I never seem to own the books that I would like to have. For most of the 26 years of our book group I would purchase the monthly book. But occasionally, probably after a string of less than inspiring reads, my conscience would get the better of me (trees, shelf space, cost) and I would get the next month’s book from the library. Inevitably (it must be a variation of Murphy’s law), that book would be terrific. Such is the case with Patrick McCabe’s The Butcher Boy which we read as a group in 1994. I remember it as a book of great force (it’s hard to forgetan image of a wheelbarrow, body parts, and lye). I was prompted to look for it on my bookshelf because I just finished reading McCabe’s Winterwood, published in 2006. When I picked up Winterwood, I mistakenly assumed that McCabe had not written anything in between but in fact he had published 5 other novels in between.

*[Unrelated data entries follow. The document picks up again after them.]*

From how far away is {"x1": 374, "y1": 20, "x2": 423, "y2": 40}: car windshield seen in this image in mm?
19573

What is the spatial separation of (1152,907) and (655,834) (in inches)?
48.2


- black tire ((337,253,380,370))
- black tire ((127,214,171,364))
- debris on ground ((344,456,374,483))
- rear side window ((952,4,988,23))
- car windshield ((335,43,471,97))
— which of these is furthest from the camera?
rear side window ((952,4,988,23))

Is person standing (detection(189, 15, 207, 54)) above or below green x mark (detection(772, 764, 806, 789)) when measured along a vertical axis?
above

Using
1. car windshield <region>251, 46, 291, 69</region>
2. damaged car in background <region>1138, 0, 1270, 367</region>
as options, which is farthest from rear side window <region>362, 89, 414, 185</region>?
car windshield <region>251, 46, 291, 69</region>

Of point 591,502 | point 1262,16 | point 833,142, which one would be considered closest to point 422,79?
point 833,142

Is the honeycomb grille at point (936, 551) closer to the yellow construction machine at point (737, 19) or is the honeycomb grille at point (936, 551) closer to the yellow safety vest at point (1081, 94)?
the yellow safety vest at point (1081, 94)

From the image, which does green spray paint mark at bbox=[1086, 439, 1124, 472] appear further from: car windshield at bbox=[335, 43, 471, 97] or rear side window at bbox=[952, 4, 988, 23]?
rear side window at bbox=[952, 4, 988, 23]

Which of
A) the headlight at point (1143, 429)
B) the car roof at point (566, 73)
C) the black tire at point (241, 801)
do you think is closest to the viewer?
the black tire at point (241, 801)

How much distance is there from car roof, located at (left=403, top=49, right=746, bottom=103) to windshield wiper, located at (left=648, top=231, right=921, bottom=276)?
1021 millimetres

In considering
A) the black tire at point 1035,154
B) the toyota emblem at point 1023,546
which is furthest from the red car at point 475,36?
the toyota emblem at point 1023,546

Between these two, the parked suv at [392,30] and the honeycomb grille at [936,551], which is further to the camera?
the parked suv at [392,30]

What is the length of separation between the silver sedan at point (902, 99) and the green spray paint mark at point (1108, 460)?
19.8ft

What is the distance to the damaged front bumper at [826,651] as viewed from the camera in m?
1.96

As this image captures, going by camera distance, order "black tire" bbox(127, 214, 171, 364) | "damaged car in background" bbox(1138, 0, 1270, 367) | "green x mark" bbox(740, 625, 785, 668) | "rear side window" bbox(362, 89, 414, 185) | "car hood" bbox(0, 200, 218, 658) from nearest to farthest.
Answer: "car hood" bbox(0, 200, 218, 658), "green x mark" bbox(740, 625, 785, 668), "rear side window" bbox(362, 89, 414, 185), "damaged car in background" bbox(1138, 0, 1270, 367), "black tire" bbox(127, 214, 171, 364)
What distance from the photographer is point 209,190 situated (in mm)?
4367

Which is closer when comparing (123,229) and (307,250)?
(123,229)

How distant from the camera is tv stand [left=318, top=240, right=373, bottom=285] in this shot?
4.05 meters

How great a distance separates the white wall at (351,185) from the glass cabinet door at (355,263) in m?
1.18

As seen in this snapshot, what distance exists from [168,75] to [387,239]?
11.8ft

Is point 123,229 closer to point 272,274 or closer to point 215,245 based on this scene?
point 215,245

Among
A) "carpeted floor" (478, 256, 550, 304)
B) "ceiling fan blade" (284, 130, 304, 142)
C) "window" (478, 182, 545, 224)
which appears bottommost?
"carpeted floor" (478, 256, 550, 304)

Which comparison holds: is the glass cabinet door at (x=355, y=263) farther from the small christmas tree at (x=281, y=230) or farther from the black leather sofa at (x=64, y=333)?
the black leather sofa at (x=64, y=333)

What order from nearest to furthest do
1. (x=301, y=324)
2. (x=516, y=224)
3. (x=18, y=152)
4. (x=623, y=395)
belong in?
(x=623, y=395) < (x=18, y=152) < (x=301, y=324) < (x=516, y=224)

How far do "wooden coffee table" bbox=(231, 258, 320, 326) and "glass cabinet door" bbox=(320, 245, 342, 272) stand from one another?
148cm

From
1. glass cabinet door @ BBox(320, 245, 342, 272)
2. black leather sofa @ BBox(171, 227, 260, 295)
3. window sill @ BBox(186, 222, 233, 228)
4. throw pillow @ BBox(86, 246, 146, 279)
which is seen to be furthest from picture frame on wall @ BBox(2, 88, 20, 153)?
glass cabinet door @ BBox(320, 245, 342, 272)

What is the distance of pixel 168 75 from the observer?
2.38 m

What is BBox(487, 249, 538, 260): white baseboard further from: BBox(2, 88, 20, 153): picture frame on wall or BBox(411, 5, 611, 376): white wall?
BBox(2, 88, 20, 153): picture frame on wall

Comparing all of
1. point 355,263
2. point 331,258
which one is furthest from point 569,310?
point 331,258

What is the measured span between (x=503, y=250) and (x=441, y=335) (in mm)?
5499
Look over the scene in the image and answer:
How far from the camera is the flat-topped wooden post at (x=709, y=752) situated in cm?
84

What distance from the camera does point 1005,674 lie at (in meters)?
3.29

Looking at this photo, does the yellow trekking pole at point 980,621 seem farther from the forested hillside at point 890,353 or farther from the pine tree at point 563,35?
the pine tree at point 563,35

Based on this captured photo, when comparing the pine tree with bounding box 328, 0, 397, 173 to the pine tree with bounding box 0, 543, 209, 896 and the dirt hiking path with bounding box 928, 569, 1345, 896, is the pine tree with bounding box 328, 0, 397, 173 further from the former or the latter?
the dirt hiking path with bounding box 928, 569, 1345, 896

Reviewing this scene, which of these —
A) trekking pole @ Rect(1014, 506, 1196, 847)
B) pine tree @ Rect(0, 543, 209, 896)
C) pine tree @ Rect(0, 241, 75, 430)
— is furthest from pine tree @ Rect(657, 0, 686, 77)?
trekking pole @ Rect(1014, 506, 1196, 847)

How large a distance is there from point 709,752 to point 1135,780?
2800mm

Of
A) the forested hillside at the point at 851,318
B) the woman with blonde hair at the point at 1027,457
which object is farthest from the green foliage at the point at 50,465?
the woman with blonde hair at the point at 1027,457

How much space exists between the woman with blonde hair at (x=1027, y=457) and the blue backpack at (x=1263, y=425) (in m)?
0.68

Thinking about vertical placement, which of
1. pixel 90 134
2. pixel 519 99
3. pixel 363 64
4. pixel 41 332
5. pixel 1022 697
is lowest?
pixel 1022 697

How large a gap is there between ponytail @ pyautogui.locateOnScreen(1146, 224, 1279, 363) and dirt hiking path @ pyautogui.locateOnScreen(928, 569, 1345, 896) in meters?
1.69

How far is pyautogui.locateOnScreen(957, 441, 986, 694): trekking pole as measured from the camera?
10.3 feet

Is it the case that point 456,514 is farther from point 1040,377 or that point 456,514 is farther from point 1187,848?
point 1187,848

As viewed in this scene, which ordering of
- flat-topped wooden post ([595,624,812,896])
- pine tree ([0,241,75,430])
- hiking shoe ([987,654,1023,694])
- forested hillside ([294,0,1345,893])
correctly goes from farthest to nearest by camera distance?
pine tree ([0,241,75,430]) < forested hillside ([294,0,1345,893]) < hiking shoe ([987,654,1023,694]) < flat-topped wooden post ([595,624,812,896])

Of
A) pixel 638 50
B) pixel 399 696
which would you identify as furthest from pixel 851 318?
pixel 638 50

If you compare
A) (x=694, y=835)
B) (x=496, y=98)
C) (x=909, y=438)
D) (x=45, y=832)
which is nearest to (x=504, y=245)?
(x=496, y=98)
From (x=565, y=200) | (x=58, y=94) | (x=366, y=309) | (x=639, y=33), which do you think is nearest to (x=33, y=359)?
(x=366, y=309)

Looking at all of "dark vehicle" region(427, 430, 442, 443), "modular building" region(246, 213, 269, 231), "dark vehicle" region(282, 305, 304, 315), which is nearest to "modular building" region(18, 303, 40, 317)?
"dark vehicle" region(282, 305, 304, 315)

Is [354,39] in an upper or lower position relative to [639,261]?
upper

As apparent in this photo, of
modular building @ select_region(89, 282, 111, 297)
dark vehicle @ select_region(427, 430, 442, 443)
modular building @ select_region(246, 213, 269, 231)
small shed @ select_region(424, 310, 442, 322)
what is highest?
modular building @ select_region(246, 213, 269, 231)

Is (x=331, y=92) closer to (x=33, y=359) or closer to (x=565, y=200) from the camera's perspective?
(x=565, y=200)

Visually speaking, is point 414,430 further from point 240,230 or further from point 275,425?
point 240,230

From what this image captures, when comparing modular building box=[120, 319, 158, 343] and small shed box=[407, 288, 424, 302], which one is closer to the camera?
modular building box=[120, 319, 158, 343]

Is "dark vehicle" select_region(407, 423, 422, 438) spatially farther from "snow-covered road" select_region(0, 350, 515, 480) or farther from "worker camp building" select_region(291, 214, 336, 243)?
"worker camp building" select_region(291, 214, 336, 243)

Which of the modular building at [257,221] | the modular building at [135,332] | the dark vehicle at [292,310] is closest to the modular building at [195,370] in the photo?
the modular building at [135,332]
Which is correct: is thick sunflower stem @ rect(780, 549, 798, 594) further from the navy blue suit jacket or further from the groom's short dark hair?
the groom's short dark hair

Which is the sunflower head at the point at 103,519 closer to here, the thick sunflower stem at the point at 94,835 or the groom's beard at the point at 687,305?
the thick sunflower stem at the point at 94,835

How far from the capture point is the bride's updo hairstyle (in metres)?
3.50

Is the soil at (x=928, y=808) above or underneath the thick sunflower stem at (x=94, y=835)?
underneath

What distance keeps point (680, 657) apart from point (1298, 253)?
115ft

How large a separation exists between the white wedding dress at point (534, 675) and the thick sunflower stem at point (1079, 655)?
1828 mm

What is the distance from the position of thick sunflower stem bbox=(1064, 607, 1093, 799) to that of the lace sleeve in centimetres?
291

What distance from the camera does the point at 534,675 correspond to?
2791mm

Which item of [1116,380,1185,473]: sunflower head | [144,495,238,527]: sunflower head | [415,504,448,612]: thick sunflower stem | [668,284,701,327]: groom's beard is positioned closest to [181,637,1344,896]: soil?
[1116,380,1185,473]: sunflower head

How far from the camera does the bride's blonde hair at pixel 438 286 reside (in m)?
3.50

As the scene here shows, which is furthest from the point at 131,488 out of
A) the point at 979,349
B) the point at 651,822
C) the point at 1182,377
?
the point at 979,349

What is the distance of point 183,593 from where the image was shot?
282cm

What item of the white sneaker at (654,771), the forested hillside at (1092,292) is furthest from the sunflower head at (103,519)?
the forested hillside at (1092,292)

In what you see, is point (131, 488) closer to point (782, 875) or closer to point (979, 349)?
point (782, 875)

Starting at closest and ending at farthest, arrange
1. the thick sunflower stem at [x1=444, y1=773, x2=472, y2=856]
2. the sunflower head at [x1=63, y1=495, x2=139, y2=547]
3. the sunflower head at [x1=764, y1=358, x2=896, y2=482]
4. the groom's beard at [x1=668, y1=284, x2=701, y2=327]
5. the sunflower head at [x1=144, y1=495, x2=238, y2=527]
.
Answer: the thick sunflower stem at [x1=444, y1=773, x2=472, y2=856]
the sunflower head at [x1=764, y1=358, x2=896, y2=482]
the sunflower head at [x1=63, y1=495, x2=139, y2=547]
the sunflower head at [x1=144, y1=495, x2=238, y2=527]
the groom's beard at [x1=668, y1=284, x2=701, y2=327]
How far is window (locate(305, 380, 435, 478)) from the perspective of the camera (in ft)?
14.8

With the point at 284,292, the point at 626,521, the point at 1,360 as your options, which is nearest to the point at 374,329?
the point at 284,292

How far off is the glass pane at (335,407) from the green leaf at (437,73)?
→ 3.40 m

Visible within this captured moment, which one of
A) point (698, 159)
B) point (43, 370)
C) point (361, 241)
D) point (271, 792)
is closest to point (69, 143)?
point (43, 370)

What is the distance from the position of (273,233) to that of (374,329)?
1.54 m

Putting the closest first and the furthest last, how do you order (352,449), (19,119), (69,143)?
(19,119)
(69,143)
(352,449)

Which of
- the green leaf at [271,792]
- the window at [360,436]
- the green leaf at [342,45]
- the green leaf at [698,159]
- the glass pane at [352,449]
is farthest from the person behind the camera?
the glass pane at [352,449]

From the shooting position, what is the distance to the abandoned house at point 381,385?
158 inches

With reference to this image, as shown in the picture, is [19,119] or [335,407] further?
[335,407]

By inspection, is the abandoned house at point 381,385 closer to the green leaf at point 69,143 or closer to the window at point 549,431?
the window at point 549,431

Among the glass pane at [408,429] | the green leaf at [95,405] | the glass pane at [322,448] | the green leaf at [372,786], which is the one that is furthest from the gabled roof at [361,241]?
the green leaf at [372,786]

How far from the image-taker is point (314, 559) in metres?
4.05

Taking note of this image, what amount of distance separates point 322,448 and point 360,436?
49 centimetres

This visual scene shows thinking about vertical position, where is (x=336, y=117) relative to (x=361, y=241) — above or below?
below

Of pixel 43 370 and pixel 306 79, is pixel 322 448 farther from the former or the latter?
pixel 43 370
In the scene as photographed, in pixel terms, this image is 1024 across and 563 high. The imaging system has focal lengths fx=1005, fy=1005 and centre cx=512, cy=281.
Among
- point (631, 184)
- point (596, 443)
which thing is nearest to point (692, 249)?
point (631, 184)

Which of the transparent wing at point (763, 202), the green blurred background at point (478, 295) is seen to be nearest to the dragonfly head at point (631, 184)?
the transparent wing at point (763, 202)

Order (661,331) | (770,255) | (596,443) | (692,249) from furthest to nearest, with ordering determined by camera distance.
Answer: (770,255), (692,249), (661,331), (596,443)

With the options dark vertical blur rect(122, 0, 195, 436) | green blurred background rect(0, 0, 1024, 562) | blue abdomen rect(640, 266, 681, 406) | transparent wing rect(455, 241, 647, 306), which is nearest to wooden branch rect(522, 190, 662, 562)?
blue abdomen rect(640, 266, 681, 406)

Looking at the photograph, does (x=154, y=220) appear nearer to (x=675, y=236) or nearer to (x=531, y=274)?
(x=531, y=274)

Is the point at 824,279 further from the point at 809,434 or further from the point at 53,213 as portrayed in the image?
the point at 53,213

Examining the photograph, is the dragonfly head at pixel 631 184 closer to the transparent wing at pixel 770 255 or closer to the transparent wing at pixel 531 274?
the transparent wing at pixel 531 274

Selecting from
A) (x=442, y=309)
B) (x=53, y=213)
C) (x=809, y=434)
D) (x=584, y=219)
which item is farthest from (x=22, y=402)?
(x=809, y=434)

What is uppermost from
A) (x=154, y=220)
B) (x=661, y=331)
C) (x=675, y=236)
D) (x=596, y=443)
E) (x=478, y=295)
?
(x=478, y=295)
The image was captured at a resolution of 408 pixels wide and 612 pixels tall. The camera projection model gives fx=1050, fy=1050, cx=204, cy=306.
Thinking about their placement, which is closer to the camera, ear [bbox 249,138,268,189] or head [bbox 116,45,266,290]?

I guess my first comment about Winterwood would be: is there an Irish novel that does not have child sexual abuse as its touchstone?
In 1981, on assignment from his paper to write an article about “folklore and changing ways in Ireland,” Redmond Hatch returns to his home town of Slievenageeha and meets Auld Pappie Ned, a 70-year-old fiddler who lives outside of town in a tumbledown shack. To the younger townspeople, Ned is a harmless teller of tales and the keeper of their traditions and customs from the past. In succeeding weeks, Hatch returns to interview Ned and learns more about his own past than he bargained for.
According to the chapter headings, we are following Redmond chronologically for the next 20 years. But at the same time McCabe takes us back to Ned’s youth and to Redmond’s childhood. In McCabe’s hands it is a masterful technique and makes this book a real page turner with the suspense building to a tragic end. All I can say is: if you are a woman married to an Irishman, think twice before cheating on him.